Banyaknya kampus Kristen yang menawarkan mata kuliah Islamologi justru bukanlah satu-satunya pilihan bagi mahasiswa muslim untuk mempelajari agama lain. Di sisi lain, tidak ada satu pun kampus Muslim yang membuka mata kuliah Kristologi dan diajar para sarjana Kristen.
Mengingat UKSW sebagai contoh yang baik dalam menyikapi kebinekaan di kalangan kampus Kristen. Banyak program akademik dan nonakademik yang bertujuan untuk mengajarkan dan memahami keagamaan serta kebudayaan dari berbagai agama. Salah satunya adalah mata kuliah Islam dan Muslim Indonesia (IMI) bagi mahasiswa S-1 Fakultas Teologi, yang selama semester ini saya mengajar dengan pendaftar lebih dari 300 mahasiswa.
Mengingat spiritualitas, toleransi, dan pluralisme yang kuat di kampus ini menjadi contoh yang baik bagi umat Kristen untuk menyesuaikan diri dengan kebinekaan masyarakat Indonesia. Selain itu, diselenggarakannya "Center of Excellence" (CoE) untuk memadukan riset, pengajaran, dan pengabdian mengenai agama-agama global maupun lokal juga menjadi contoh positif.
Namun, apakah ini semua hanya sekedar 'rahasia umum' bagi kampus-kampus Kristen? Bagi saya, hal ini justru merupakan 'teladan umat islam'. Di berbagai lapisan masyarakat Indonesia yang lebih banyak orang yang beragama muslim dibandingkan agama lain, di mana kampus Muslim memiliki program-studi kekristenan dan diajar para sarjana Kristen.
Sementara itu, di Timur Tengah, Afrika Utara, Asia Tengah, dan negara-negara lain masih kurang banyak kampus yang menawarkan program studi Islam. Meskipun ada beberapa kampus muslim yang membuka mata kuliah keislaman, tetapi pengajarnya biasanya sarjana Muslim serta dilakukan dalam semangat apologetik untuk "mengadili" atau "menjahit" agama lain.
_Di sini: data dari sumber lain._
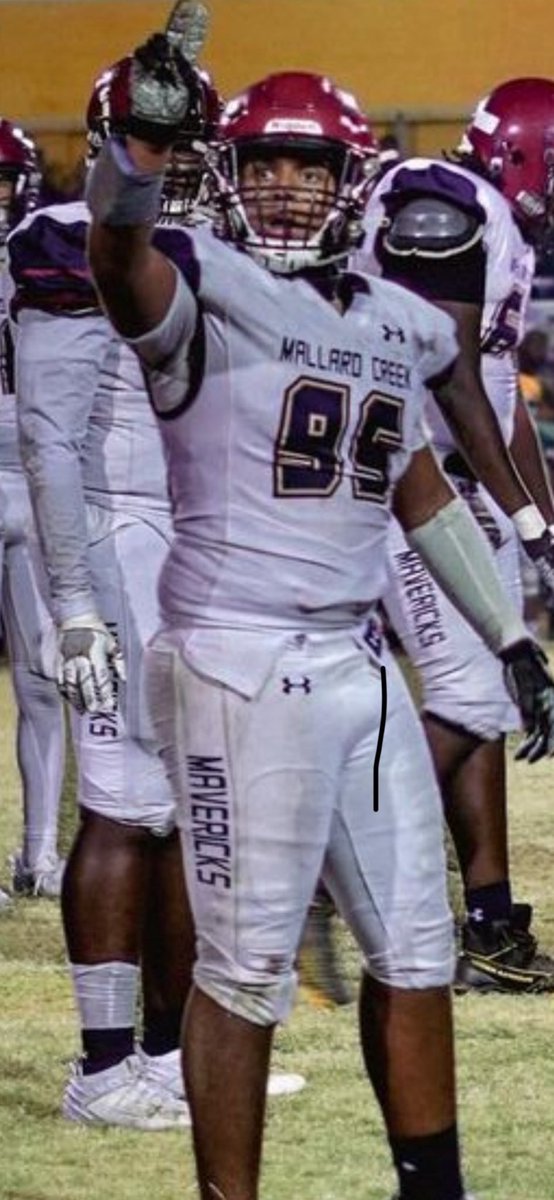 WELCOME TO THE CREEK (Mallard Creek Football) (@tocreek) on Twitter photo Check out our guy โฆ<a href="/Jaidencuff2028/">Jaiden Cuff</a>โฉ at the โฆ<a href="/GWUFootball/">Gardner-Webb Football</a>โฉ MEGA CAMP! THE FUTURE โฆ<a href="/ToCreek/">WELCOME TO THE CREEK (Mallard Creek Football)</a>โฉ 6โ 250 DL/ Rising Sophomore 3.4 GPA #Creekboyz #MyQuonStout THE LIFE! Check out our guy โฆ<a href="/Jaidencuff2028/">Jaiden Cuff</a>โฉ at the โฆ<a href="/GWUFootball/">Gardner-Webb Football</a>โฉ MEGA CAMP! THE FUTURE โฆ<a href="/ToCreek/">WELCOME TO THE CREEK (Mallard Creek Football)</a>โฉ 6โ 250 DL/ Rising Sophomore 3.4 GPA #Creekboyz #MyQuonStout THE LIFE!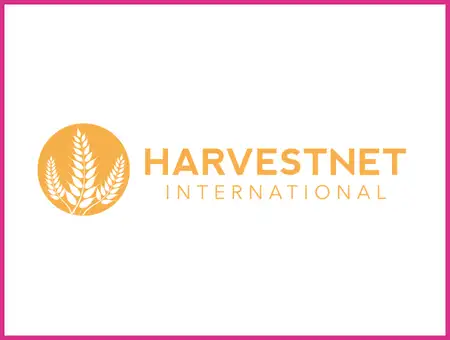 Faithful Give - HarvestNet International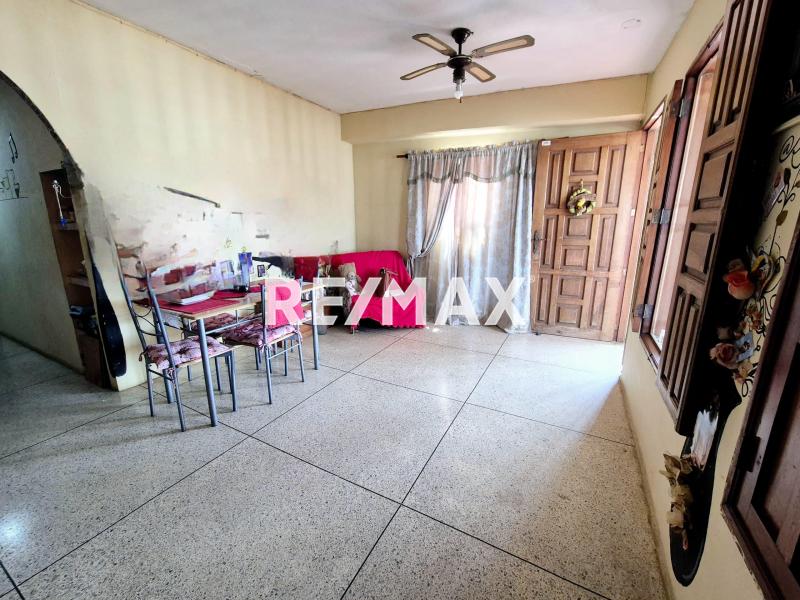 En Venta Apartamento Caja de Agua, Punto Fijo, Carirubana, Falcón, 4102, VEN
Puluh tahun mengajar di luar negeri membuat saya merasakan bahwa kampus nonmuslim (Kristen, Yahudi, dll) lebih toleran dan terbuka dibandingkan dengan kampus muslim. Di Amerika Utara dan Eropa banyak sekali mahasiswa pascasarjana yang memajang dan mempresentasikan "makalah poster" di konferensi mengenai berbagai topik keislaman dan fenomena sosial masyarakat muslim.
Sementara itu, di Indonesia, terdapat beberapa kampus Muslim yang menawarkan program studi agama-agama (seperti mata kuliah Islamologi dan diajar sarjana muslim), tetapi pengajarnya cenderung lebih 'apologetik' daripada membangun fondasi intelektual-spiritual egaliter untuk saling belajar dan memahami keunikan tiap tradisi agama.